A Holocaust Survivor Shares Her Story
Thursday, April 11, 2024 at noon - Webinar
Bio: Ronnie Reutlinger Breslow, formerly known as Renate Reutlinger, was born in Kircheim, Germany. She lived a normal life with her parents, who owned and operated a dry goods store located below their home. Ronnie collected stamps throughout her childhood, many of which were gifts from her Uncle Willie. In April 1933 the Nazis passed the Law Against Overcrowding in German Schools. The law stated that Jews could not attend school with non-Jews. Ronnie’s friends abandoned her. The Nazis also passedlaws that restricted non-Jews from buying goods at Jewish stores. Nazis marched back and forth in front of her parent’s store and the business suffered greatly for their presence.

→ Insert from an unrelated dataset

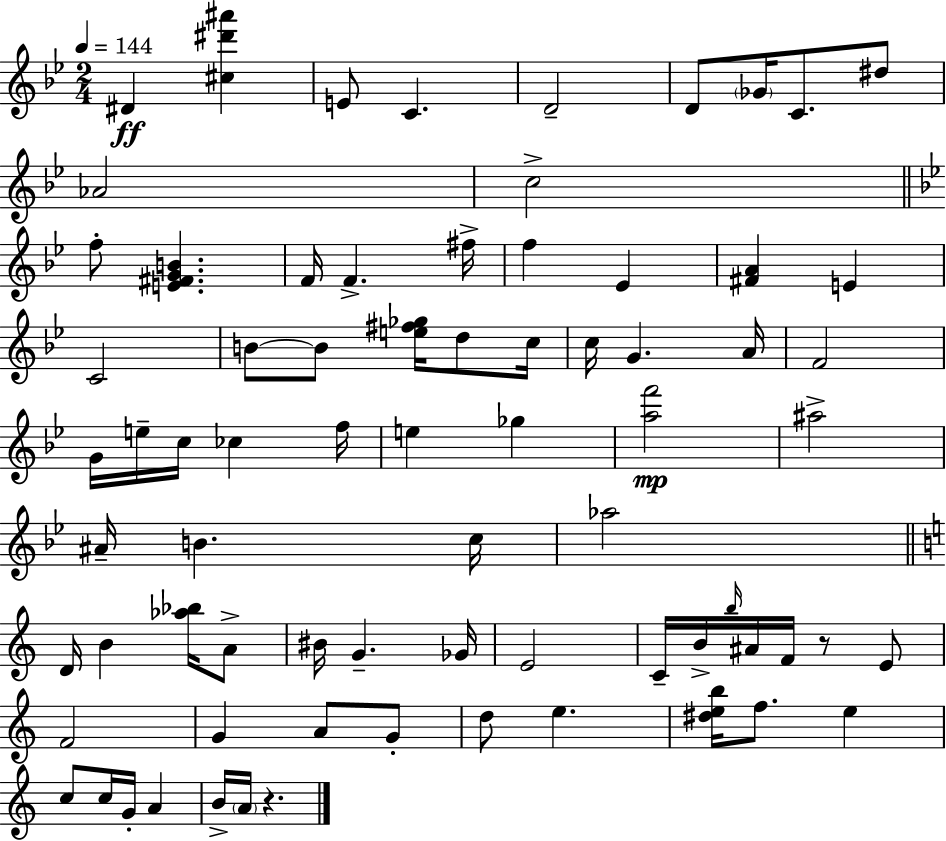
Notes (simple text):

D#4/q [C#5,D#6,A#6]/q E4/e C4/q. D4/h D4/e Gb4/s C4/e. D#5/e Ab4/h C5/h F5/e [E4,F#4,G4,B4]/q. F4/s F4/q. F#5/s F5/q Eb4/q [F#4,A4]/q E4/q C4/h B4/e B4/e [E5,F#5,Gb5]/s D5/e C5/s C5/s G4/q. A4/s F4/h G4/s E5/s C5/s CES5/q F5/s E5/q Gb5/q [A5,F6]/h A#5/h A#4/s B4/q. C5/s Ab5/h D4/s B4/q [Ab5,Bb5]/s A4/e BIS4/s G4/q. Gb4/s E4/h C4/s B4/s B5/s A#4/s F4/s R/e E4/e F4/h G4/q A4/e G4/e D5/e E5/q. [D#5,E5,B5]/s F5/e. E5/q C5/e C5/s G4/s A4/q B4/s A4/s R/q.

With no business and no school, Ronnie’s family knew they had to leave Germany. Passports were hard to obtain and passage on a ship became even more difficult since thousands were fleeing the country. A single ticket to Cuba became available and the family decided that Ronnie’s father should go since men were in the most danger at the time. Ronnie and her mother would follow on the next boat. They boarded a ship called the St. Louis on May 13, 1939, and sailed for Cuba with 936 other Jews. For safekeeping, Ronnie brought her stamp collection.
Cuba refused to allow the St. Louis to dock. After many weeks adrift at sea, Ronnie and her mother wound up in Holland. They were placed in Rotterdam West, a detention camp, where children stayed in separate buildings from their parents, always cold and hungry. Ronnie’s mother discovered that the Camp Commander was an avid stamp collector and gave him her daughter’s collection to gain passage for both of them to the United States where Ronnie’s father was waiting. After they left, others at that camp were moved to the Westerbrook, a transit camp and deported and died. The stamp collection saved their lives.
Ronnie now speaks to students and adults about her experience and says, “if we forget the lessons of the past, we are surely to allow history to repeat itself, if not with the Jews, with the Irish, the Italians, the Africans, the Americans. Let us not forget.”